А сойка кричит для красоты. Она думает, что это она поет. Вот ведь какое птичье заблуждение!
А на вид сойка хороша: головка палевая с хохолком, на крыльях – зеркала голубые, а уж голос, как у граблей – скрип да хрип.
Вот раз на рябине собрались три сойки и давай орать. Орали, орали, драли горло – надоели. Выскочил я из дому – сразу разлетелись.
Подошел к рябине – ничего под рябиной не видно, и на ветках все в порядке, непонятно, чего они кричали. Правда, рябина еще не совсем созрела, не красная, не багряная, а ведь пора – сентябрь.
Ушел я в дом, а сойки опять на рябину слетелись, орут, грабли дерут. Вслушался я и подумал, что они со смыслом трещат.
Одна кричит:
«Дозреет! Дозреет!»
Другая:
«Догреет! Догреет!»
А третья кричит:
«Тринтрябрь!»
Первую я сразу понял. Это она про рябину кричала – мол, рябина еще дозреет, вторая – что солнце рябину догреет, а третью не мог понять.
Потом сообразил, что сойкин «тринтрябрь» – это наш сентябрь. Для ее-то голоса сентябрь слишком нежное слово.
Между прочим, сойку я эту заприметил. Слушал ее и в октябре, и в ноябре, и все она кричала: «Тринтрябрь».
Вот ведь глупая: вся-то наша осень для нее – тринтрябрь.
БОЛЬШОЙ НОЧНОЙ ПАВЛИНИЙ ГЛАЗ
Бывают в августе душные вечера.
Ждешь восхода луны, но и луна не приносит прохлады – тусклая восходит и вроде теплая.

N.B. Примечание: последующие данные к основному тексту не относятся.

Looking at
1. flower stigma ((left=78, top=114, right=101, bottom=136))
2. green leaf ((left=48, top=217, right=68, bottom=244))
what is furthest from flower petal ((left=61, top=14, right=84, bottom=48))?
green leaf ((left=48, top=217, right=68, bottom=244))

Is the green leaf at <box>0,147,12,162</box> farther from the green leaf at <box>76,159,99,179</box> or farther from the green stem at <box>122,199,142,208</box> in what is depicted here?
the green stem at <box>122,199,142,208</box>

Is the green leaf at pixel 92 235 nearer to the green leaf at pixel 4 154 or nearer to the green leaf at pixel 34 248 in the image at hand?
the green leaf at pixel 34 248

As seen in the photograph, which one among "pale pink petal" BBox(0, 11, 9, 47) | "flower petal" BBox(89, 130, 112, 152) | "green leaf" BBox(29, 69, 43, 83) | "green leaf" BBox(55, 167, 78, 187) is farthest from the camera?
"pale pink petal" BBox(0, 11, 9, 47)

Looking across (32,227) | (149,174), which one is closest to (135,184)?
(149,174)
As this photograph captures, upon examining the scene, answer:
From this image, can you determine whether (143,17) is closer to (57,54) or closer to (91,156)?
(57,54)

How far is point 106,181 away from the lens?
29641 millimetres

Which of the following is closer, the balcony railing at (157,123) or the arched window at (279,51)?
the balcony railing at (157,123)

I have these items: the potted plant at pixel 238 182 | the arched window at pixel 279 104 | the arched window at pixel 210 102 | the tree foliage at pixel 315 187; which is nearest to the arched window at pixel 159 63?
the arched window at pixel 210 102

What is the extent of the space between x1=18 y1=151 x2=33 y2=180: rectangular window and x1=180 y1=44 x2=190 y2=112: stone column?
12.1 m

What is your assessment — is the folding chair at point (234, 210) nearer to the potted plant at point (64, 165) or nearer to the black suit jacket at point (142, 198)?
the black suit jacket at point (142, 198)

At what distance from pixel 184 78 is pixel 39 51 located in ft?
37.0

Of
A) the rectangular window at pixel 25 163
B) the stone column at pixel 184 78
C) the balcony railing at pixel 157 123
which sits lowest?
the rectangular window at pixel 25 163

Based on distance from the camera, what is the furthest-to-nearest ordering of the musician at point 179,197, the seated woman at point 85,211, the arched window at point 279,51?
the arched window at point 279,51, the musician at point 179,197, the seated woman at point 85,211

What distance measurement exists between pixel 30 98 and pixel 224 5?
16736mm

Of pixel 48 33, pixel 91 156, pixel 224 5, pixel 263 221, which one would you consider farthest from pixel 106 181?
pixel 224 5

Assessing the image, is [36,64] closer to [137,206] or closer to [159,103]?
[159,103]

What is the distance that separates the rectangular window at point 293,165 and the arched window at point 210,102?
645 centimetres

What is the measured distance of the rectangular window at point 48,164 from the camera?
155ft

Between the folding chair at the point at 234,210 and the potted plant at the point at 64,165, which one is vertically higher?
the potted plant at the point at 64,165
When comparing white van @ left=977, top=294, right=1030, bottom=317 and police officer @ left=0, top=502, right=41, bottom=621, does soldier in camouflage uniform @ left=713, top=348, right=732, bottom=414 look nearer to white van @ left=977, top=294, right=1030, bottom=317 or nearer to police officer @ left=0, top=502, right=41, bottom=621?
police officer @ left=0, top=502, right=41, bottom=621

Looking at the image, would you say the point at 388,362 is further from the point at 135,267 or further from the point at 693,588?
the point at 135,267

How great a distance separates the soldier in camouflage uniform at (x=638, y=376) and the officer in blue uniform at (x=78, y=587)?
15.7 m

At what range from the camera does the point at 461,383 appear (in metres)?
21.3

В такие вечера приходит ко мне в избушку большой ночной павлиний глаз. Он мечется у свечки, задевая лицо сухими крыльями.
Пожалуй, он не видит меня и не понимает, откуда я взялся, что делаю тут и зачем зажигаю свечу.
Он летает над свечой, как хозяин, а я боюсь, что опалит крылья. Но поймать его никак не могу. Да и в руки его брать отчего-то боязно. Как это так – взять вдруг в руки жаркие, да еще на крыльях, глаза!